Boost for SMEs and Digital Innovation
Small and medium-sized enterprises (SMEs) often struggle the most with cross-border payments due to high banking fees and documentation requirements. A continent-wide digital payment infrastructure could simplify transactions, encourage fintech growth, and integrate informal businesses into the formal economy.

Lessons from Other Regions
The success of the euro in the European Union demonstrates how a shared currency can deepen economic integration, though it also shows the need for strong fiscal coordination. Africa may not immediately adopt a single currency, but a structured, interoperable payment system could serve as a stepping stone toward deeper monetary cooperation.
Practical Steps Forward
Rather than jumping straight to a single currency, Africa could:


Expand existing regional payment systems.


Develop a centralized clearing mechanism for local currencies.


Strengthen cooperation between central banks.


Invest in secure, continent-wide digital financial infrastructure.


Conclusion
President Mahama’s call reflects a growing recognition that political unity must be matched with financial integration.
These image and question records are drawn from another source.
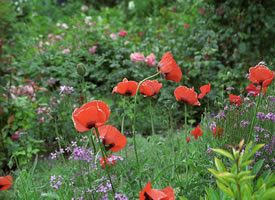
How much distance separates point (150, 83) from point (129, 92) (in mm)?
135

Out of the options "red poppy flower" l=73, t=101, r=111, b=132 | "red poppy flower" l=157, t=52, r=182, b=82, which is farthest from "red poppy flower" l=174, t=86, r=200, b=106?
"red poppy flower" l=73, t=101, r=111, b=132

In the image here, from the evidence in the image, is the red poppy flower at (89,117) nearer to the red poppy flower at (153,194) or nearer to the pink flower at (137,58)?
the red poppy flower at (153,194)

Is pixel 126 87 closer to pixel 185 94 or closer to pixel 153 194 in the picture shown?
pixel 185 94

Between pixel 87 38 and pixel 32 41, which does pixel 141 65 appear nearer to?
pixel 87 38

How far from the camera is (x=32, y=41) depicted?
468 centimetres

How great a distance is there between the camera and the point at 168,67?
1289mm

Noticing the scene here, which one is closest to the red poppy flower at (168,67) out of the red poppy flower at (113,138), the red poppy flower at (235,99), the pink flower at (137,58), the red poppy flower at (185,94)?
the red poppy flower at (185,94)

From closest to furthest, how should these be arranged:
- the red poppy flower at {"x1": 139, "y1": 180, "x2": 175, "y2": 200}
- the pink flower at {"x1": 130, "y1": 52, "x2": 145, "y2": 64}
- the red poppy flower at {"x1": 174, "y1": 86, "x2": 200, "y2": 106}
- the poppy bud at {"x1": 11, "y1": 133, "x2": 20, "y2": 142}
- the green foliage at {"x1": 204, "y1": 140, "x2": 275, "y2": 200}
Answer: the green foliage at {"x1": 204, "y1": 140, "x2": 275, "y2": 200}, the red poppy flower at {"x1": 139, "y1": 180, "x2": 175, "y2": 200}, the red poppy flower at {"x1": 174, "y1": 86, "x2": 200, "y2": 106}, the poppy bud at {"x1": 11, "y1": 133, "x2": 20, "y2": 142}, the pink flower at {"x1": 130, "y1": 52, "x2": 145, "y2": 64}

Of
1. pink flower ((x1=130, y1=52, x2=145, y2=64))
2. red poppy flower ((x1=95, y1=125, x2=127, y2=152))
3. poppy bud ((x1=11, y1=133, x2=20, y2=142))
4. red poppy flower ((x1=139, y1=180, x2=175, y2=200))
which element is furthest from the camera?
pink flower ((x1=130, y1=52, x2=145, y2=64))

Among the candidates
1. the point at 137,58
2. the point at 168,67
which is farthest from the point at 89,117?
the point at 137,58

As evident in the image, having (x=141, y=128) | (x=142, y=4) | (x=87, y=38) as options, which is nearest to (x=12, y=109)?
(x=141, y=128)

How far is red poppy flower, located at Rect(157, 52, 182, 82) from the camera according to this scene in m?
1.28

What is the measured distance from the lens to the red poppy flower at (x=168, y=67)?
1280 millimetres

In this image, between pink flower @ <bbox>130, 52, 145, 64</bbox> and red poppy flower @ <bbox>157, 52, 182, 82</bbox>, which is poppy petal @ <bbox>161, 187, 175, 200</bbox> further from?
pink flower @ <bbox>130, 52, 145, 64</bbox>
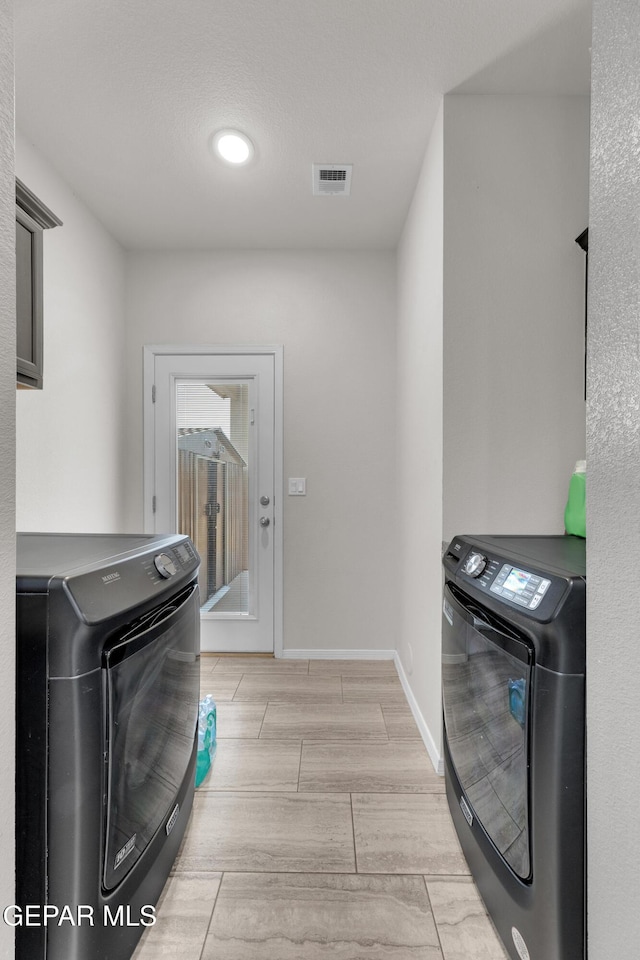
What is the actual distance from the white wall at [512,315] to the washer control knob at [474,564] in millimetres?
514

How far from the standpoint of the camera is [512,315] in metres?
1.88

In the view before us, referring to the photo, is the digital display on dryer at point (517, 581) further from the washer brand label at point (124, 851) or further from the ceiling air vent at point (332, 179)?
the ceiling air vent at point (332, 179)

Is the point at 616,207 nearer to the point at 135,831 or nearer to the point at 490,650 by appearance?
the point at 490,650

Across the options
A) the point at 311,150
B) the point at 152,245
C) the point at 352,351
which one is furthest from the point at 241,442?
the point at 311,150

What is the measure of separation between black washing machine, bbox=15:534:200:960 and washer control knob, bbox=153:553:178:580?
8cm

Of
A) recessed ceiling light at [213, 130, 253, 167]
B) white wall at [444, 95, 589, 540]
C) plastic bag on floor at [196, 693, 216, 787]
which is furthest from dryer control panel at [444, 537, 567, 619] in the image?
recessed ceiling light at [213, 130, 253, 167]

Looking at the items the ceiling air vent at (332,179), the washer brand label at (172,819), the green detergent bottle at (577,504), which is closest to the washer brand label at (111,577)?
the washer brand label at (172,819)

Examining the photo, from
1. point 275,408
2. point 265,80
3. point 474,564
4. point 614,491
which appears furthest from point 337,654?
point 265,80

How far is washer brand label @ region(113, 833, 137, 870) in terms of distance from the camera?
1.02m

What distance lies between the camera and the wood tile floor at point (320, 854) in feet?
4.01

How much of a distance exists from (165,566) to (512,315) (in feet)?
4.96

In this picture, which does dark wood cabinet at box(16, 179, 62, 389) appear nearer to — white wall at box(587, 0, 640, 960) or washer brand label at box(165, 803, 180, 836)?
washer brand label at box(165, 803, 180, 836)

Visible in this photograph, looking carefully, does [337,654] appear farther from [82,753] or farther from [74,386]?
[82,753]

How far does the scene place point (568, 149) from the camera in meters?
1.88
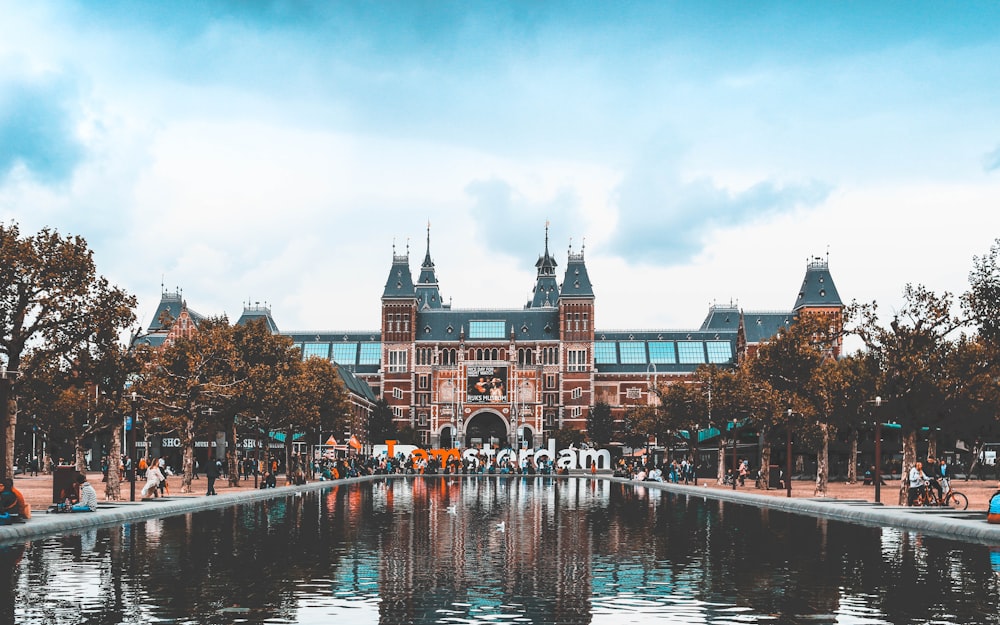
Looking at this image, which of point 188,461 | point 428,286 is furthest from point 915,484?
point 428,286

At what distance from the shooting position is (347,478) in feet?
252

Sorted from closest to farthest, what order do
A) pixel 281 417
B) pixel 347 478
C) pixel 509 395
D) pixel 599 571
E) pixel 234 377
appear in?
pixel 599 571, pixel 234 377, pixel 281 417, pixel 347 478, pixel 509 395

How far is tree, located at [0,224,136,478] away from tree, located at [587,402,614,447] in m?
113

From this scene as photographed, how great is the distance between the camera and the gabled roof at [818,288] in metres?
152

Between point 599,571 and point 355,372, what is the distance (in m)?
153

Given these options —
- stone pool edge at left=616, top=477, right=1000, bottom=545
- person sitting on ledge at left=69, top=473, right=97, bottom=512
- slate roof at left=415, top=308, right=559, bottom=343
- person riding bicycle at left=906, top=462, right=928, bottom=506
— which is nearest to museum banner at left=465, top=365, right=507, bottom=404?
slate roof at left=415, top=308, right=559, bottom=343

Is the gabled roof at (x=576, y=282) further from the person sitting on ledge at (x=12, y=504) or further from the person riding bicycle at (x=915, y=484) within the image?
the person sitting on ledge at (x=12, y=504)

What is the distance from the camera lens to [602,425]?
486 ft

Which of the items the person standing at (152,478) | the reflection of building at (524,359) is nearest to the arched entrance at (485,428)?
the reflection of building at (524,359)

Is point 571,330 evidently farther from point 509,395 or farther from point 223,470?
point 223,470

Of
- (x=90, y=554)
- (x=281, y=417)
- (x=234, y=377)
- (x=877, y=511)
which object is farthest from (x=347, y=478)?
(x=90, y=554)

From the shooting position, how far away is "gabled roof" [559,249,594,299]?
160 m

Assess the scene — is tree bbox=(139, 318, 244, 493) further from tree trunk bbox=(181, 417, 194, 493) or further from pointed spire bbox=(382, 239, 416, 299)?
pointed spire bbox=(382, 239, 416, 299)

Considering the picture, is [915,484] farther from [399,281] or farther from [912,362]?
[399,281]
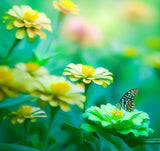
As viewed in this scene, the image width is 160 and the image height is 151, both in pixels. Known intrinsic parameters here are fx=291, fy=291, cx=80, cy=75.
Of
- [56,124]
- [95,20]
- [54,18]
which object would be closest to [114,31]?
[95,20]

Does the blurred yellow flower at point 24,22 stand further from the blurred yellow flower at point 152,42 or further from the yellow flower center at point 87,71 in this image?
the blurred yellow flower at point 152,42

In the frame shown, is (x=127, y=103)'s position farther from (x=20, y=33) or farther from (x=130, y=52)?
(x=130, y=52)

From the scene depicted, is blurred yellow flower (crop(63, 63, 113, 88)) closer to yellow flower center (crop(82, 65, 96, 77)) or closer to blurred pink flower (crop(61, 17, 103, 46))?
yellow flower center (crop(82, 65, 96, 77))

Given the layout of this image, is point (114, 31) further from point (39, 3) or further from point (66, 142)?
point (66, 142)

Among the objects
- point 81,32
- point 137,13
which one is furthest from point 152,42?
point 81,32

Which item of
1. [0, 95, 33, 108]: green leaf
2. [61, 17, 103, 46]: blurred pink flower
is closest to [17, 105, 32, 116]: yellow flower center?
[0, 95, 33, 108]: green leaf

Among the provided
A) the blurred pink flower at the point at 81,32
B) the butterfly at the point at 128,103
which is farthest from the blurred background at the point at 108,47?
the butterfly at the point at 128,103

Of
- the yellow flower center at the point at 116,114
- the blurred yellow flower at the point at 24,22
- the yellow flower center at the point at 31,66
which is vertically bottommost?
the yellow flower center at the point at 116,114
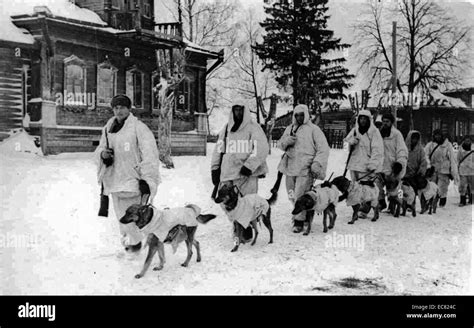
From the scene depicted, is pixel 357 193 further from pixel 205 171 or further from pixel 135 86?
pixel 135 86

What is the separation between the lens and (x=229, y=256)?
6.59 meters

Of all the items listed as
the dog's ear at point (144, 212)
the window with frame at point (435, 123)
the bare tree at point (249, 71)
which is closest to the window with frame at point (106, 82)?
the bare tree at point (249, 71)

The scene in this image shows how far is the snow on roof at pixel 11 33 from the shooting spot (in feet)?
48.5

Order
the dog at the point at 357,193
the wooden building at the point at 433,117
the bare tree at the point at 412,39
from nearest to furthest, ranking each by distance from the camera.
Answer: the dog at the point at 357,193 → the bare tree at the point at 412,39 → the wooden building at the point at 433,117

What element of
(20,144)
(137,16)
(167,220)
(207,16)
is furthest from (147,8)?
(167,220)

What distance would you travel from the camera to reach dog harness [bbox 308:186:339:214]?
7.97 meters

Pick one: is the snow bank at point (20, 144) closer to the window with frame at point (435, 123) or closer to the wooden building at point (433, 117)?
the wooden building at point (433, 117)

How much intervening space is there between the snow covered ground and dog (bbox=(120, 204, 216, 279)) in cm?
28

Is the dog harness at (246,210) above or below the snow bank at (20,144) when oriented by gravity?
below

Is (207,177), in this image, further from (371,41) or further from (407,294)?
(371,41)

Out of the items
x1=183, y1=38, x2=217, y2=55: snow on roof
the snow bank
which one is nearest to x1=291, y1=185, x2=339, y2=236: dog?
the snow bank

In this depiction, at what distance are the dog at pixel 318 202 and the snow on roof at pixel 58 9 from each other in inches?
440

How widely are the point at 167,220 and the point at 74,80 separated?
13127mm

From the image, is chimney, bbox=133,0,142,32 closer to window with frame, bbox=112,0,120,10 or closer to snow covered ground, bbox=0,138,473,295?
window with frame, bbox=112,0,120,10
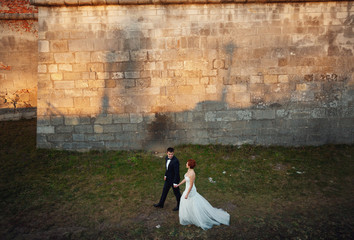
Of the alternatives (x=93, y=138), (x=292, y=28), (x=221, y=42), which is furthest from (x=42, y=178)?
(x=292, y=28)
If Africa is serious about unlocking the full potential of its free trade agreement, reducing poverty, and building resilient economies, reforming how the continent handles payments and currency exchange is essential.
A unified or well-coordinated Pan-African payment system would not only lower costs and increase trade but also represent a powerful step toward economic sovereignty and long-term continental prosperity.